DATA LISTING:
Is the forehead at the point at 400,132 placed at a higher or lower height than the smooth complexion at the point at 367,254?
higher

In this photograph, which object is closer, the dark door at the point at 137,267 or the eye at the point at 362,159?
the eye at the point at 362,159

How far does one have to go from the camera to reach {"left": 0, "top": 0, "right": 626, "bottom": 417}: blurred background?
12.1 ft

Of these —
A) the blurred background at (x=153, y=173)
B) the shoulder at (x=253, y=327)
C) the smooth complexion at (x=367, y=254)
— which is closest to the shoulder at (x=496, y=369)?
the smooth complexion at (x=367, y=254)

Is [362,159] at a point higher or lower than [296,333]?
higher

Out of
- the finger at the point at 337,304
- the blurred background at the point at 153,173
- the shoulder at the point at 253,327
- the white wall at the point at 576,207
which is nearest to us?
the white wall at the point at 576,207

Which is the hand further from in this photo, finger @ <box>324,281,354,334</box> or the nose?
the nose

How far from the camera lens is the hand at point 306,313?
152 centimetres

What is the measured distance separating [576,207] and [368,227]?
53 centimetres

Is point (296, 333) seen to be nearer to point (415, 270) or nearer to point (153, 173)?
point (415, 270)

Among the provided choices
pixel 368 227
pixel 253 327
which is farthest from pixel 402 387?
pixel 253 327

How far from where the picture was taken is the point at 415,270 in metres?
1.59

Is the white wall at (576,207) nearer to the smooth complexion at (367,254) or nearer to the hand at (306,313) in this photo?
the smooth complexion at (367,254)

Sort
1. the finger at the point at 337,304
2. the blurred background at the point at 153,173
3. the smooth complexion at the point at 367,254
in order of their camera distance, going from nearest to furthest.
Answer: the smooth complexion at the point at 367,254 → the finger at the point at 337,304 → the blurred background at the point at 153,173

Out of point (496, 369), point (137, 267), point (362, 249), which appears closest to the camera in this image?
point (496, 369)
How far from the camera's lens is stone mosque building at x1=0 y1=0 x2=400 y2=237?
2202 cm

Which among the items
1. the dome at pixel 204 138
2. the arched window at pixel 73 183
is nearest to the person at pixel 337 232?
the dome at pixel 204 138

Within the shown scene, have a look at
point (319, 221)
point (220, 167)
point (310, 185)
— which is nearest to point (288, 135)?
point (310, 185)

SHORT PROBLEM: Exactly as written, give again every line from the one containing "Out of point" through the last line of the material above, and no other lines.

ANSWER TO THIS TASK:
Out of point (496, 369), point (137, 267), point (362, 249), which appears closest to the camera in this image?
point (496, 369)
How far from the camera's lens is stone mosque building at x1=0 y1=0 x2=400 y2=237?
2202 cm

Which among the items
1. the dome at pixel 204 138
2. the arched window at pixel 73 183
is nearest to the person at pixel 337 232?
the dome at pixel 204 138

Within the shown scene, have a look at
point (319, 221)
point (220, 167)
point (310, 185)
— which is nearest to point (288, 135)?
point (310, 185)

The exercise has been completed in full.